Holiday bodies and body dysmorphic disorder (BDD)
As the weather hots up in England, thoughts can turn to our wardrobes and bodies. The sun can bring much-needed vitamin D and boost our mental well-being, but it can also see us reflecting in the mirror. It’s not solely sun damage we need to protect ourselves from – we need to be kind to ourselves as we pop our shorts on.
And the stress of health warnings, illness, working from home, and the cost of living have meant that, for many, bodies have changed.
You’re not alone if you’ve gained weight – 43% of 25-49-year-olds have too, according to Statistica.
“I looked at a photo a friend had taken of me, and I didn’t like what I saw – I wanted to delete the photo before it was posted anywhere. I’ve put so much weight on through Covid, and then my dad had cancer. I had to remind myself that I had so much fun the day the photo was taken – I need to be patient as I get my nutrition and exercise back together and be kinder to myself.” An anonymous friend of the AoC
But what is the difference between being unhappy with your weight and your vision of yourself impacting your mental health?
It’s one thing to want to fit back in our clothes, and another to not go out because of our image.
What is Body Dysmorphic Disorder (BDD)
According to the NHS, you might have BDD if you:
- worry a lot about a specific area of your body (particularly your face)
- spend a lot of time comparing your looks with other people’s
- look at yourself in mirrors a lot or avoid mirrors altogether
- go to a lot of effort to conceal flaws – for example, by spending a long time combing your hair, applying make-up or choosing clothes
- pick at your skin to make it “smooth”
But, it’s very difficult to understand where the line is, and at The AoC, we think it’s how you feel and whether the way you feel gets in the way of enjoying yourself (socialising).

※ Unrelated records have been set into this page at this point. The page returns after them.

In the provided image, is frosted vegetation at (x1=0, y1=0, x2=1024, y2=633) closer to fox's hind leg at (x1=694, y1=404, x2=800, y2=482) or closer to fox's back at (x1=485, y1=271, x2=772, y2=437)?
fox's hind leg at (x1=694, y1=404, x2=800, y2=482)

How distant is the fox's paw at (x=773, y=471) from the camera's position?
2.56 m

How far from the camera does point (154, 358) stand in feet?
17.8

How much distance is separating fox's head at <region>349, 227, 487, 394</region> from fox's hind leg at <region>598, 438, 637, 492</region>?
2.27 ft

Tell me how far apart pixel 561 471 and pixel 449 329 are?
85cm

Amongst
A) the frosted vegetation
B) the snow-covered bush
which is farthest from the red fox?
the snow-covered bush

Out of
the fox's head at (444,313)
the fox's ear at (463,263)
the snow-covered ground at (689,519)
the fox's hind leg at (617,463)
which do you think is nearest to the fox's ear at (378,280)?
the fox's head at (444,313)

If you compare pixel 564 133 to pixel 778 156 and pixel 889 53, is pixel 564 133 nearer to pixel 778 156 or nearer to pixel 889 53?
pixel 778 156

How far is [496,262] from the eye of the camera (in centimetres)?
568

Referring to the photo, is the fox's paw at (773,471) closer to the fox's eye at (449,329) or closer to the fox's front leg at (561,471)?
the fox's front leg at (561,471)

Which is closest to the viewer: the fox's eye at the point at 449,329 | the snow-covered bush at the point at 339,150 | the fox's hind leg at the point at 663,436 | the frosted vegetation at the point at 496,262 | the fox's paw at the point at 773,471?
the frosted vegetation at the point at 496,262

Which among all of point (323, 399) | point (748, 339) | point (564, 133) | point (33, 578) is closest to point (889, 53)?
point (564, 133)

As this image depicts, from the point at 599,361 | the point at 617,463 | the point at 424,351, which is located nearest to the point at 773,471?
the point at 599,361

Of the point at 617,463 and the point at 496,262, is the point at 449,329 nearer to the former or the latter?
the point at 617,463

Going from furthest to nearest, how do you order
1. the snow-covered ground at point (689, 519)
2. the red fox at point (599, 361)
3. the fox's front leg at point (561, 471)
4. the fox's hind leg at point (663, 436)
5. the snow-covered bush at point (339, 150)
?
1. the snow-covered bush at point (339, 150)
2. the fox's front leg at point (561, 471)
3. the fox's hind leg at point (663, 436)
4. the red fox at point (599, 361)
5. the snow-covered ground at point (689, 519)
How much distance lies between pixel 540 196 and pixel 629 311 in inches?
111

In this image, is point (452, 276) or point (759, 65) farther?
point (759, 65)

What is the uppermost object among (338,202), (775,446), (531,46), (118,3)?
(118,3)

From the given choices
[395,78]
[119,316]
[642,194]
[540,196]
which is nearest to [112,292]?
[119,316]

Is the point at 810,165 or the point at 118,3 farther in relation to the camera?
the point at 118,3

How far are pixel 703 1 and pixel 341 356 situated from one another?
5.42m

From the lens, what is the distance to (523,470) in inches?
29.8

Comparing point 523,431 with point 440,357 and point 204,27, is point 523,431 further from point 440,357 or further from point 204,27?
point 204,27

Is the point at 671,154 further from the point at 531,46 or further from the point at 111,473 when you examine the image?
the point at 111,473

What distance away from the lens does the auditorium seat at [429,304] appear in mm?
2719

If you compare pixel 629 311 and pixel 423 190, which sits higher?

Whether you have BDD or you just need some support, the good news is that help is out there.
Cognitive Behavioural Therapy
If you visit your doctor, you might be referred to a therapist to support your mental health. You can also visit a therapist directly to refer yourself – and you’ll probably be offered a range of therapies to help.
One of the most common therapies is Cognitive Behavioural Therapy (CBT), which is known as talking therapy.
CBT helps you to understand triggers (where and when the feeling starts) and what sort of language (verbal or internal chatter) you use. Your therapist can then help you to change some of that language and set some goals.
Your therapist may use exposure and response prevention (ERP), where you’ll slowly start to face situations that make you feel unhappy about your appearance.
As with all therapy, there are often other influences that impact the way we feel, which your therapist can also help you with.